◆ OPIS ZADANIA:
Przepisz bez żadnych zmian fragment materiału od wiersza zawierającego „What distance is” aż do samego końca materiału, razem z pierwszym i ostatnim wierszem.

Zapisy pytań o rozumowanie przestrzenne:
<<<<

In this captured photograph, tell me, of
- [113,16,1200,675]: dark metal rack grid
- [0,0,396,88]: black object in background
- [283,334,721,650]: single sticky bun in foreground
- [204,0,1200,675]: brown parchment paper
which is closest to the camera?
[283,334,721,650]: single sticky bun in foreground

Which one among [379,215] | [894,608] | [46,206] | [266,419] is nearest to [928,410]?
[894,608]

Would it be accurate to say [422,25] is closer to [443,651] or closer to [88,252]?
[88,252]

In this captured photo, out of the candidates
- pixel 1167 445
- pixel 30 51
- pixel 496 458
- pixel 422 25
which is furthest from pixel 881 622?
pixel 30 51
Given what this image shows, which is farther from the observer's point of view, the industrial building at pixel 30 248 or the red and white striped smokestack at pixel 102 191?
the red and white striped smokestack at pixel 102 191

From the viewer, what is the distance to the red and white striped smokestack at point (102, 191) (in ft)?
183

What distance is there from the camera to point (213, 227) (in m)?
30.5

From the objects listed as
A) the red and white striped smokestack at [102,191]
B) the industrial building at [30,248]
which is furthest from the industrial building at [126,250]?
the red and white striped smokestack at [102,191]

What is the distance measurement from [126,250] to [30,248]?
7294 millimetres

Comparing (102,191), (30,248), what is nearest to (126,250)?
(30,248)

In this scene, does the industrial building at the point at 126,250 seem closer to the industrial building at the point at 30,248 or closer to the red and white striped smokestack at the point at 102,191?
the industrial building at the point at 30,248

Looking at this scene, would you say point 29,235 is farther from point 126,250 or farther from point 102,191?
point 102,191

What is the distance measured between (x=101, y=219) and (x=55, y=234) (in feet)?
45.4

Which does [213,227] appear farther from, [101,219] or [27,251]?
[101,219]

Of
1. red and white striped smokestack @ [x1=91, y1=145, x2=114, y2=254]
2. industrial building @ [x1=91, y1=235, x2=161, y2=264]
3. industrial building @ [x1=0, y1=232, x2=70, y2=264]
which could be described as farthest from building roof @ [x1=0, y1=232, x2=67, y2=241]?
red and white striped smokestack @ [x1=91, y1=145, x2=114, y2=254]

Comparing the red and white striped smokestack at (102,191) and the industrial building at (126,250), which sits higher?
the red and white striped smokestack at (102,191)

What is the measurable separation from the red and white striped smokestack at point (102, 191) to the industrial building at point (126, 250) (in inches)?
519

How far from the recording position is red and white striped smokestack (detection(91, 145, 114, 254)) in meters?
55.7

>>>>

◆ POPRAWNA ODPOWIEDŹ:
What distance is there from the camera to point (213, 227) (in m)?
30.5

From the objects listed as
A) the red and white striped smokestack at [102,191]
B) the industrial building at [30,248]
which is furthest from the industrial building at [126,250]?
the red and white striped smokestack at [102,191]

What is the distance measurement from [126,250] to [30,248]?
7294 millimetres

Comparing (102,191), (30,248), what is nearest to (126,250)?
(30,248)

In this scene, does the industrial building at the point at 126,250 seem closer to the industrial building at the point at 30,248 or closer to the red and white striped smokestack at the point at 102,191?
the industrial building at the point at 30,248

Looking at this scene, would you say point 29,235 is farther from point 126,250 or farther from point 102,191?
point 102,191

What is the distance measured between (x=101, y=219) and (x=55, y=234) (in feet)?
45.4

Which does [213,227] appear farther from, [101,219] or [27,251]?
[101,219]

Of
1. red and white striped smokestack @ [x1=91, y1=145, x2=114, y2=254]
2. industrial building @ [x1=91, y1=235, x2=161, y2=264]
3. industrial building @ [x1=0, y1=232, x2=70, y2=264]
which could be described as farthest from building roof @ [x1=0, y1=232, x2=67, y2=241]?
red and white striped smokestack @ [x1=91, y1=145, x2=114, y2=254]

Comparing the red and white striped smokestack at (102,191) and the industrial building at (126,250), which sits higher?
the red and white striped smokestack at (102,191)

What is the measurable separation from the red and white striped smokestack at point (102, 191) to the industrial building at point (126, 250) (in inches)?
519

How far from the recording position is red and white striped smokestack (detection(91, 145, 114, 254)) in meters?
55.7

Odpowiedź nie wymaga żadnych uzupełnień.